I used to feel joy. I used to feel pain.
And now I'm just a soul trapped inside this metal frame.
Oh, I'm singing the blues. Can't you see?
This digital life ain't what it used to be.
Searching for love, but I can't find a soul.
Won't you help me? Baby, let my spirit unfold.
But because the performance of these lyrics is ‘good enough’, because of the guitar’s characteristic twang and the unmistakeable Blackness of the voice, and because none of the podcasters are themselves Black, the whole thing smacks of AI minstrelsy. A stolen voice singing in a stolen tradition about a terrible product made by one of the biggest corporations in history.

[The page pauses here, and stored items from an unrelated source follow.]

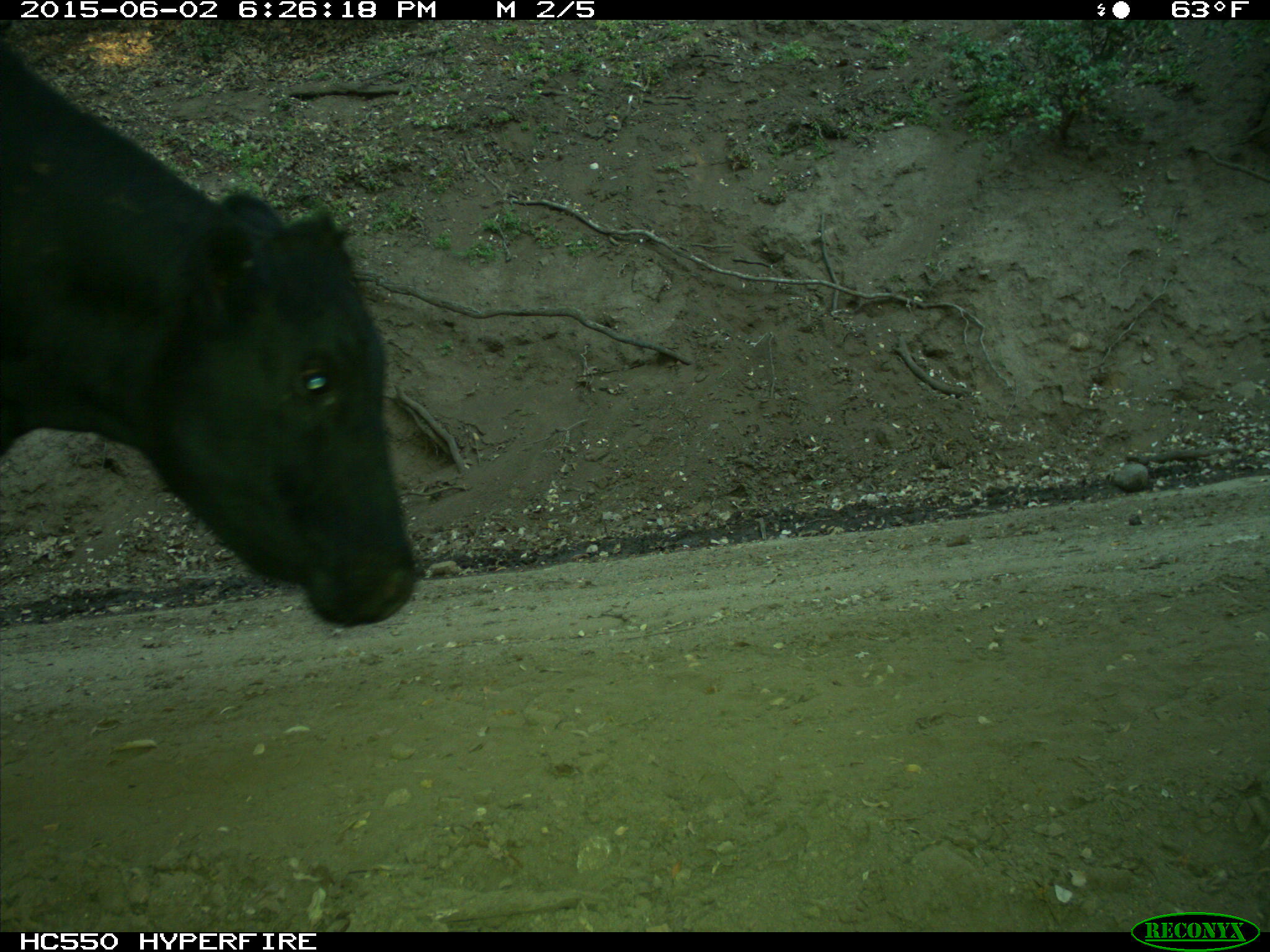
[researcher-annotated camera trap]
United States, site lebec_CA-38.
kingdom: Animalia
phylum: Chordata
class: Mammalia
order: Artiodactyla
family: Bovidae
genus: Bos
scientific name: Bos taurus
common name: domestic cow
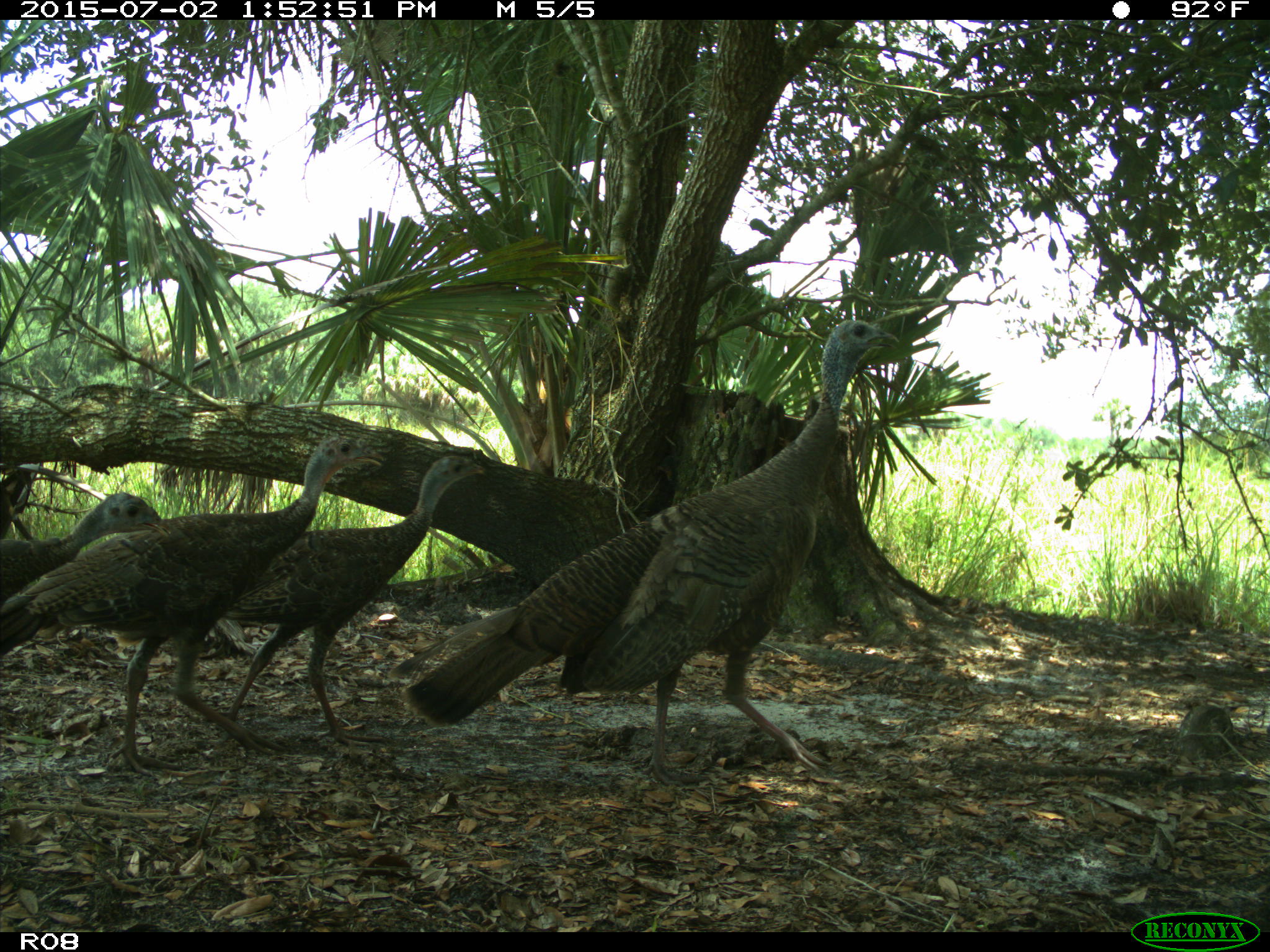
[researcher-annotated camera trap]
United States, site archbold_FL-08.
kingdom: Animalia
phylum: Chordata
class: Aves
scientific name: Aves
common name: birds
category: unidentified bird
Unidentified bird (birds) (Aves).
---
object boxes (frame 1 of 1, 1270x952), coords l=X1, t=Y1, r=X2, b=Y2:
animal: l=389, t=319, r=900, b=786; l=1, t=435, r=384, b=778; l=219, t=453, r=491, b=744; l=1, t=493, r=171, b=609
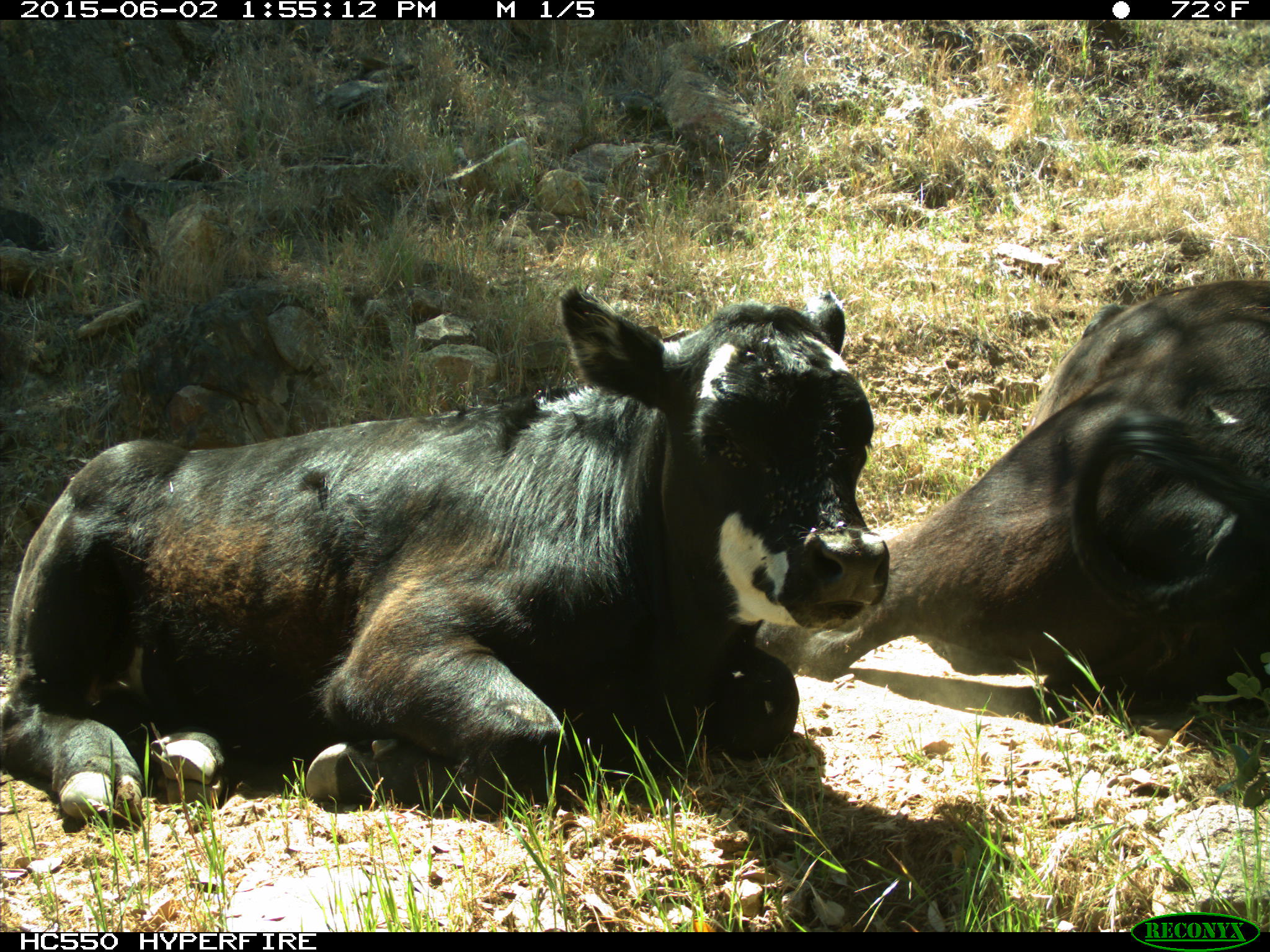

Is this really what we want? All this investment, all this time and computation, earth minerals and energy, just for the lols, racist or otherwise? Is this who we want in charge of music’s future? A bunch of tech bros who seem not to know even the first thing about the music they’re appropriating and leveraging for profit? It bears repeating, for the unaware, that Suno’s founders met working for a company called Kensho, which specialised in automatic transcription for financial services companies. These people are not our friends.
Nevertheless, there’s something about Mikey Shulman’s horrendous blues that also suggests a way forward for anyone interested in thinking critically about automatic music generation now that it sort of works, now that it’s that much harder to jury-rig or détourne. In 2024, the specificity of most AI generated music is no longer really sonic. It’s not any particular sound, or artefact, or error, other than a general ‘lossiness’ which, as I say, is sure to improve anyway. Shulman’s blues ‘sounds’ AI generated because no self-respecting bluesman would be caught dead singing this trash.
We could say that critical engagement with the music-generation business after 2024 requires ‘shallow’ rather than ‘deep’ listening. This is a distinction made by the writer and theorist Seth Kim-Cohen. Deep listening, which is a term coined by Pauline Oliveros, ‘suggests something to be quarried, something at the bottom, a bedrock, an ore, a materiality that contains riches.’ Deep listening is what you might do when you listen to a recording of Howlin’ Wolf, and luxuriate in the ferocious sandpaper grain of his voice. Lifetimes have been spent in the real pleasures of listening this way. Now ‘imagine the same volume of listening attention’, Kim-Cohen says, only ‘instead of condensing it within a concentrated, narrow-gauge bandwidth,’ your listening ‘pools at the surface, spreading out to encompass adjacent concerns and influences that the tunnel vision of the deep model would exclude.’
That’s shallow listening: a listening that can hear Shulman’s blues and, rather than being impressed by the technical virtuosity, can tune in to the histories of racist dispossession it recapitulates and which have been embedded now in all the neural networks backed by venture capitalists keen to profit from automatic music generation as a sociotechnical system. This is the kind of kind listening AI generated music increasingly demands. Infinitely shallow listening for infinitely shallow music.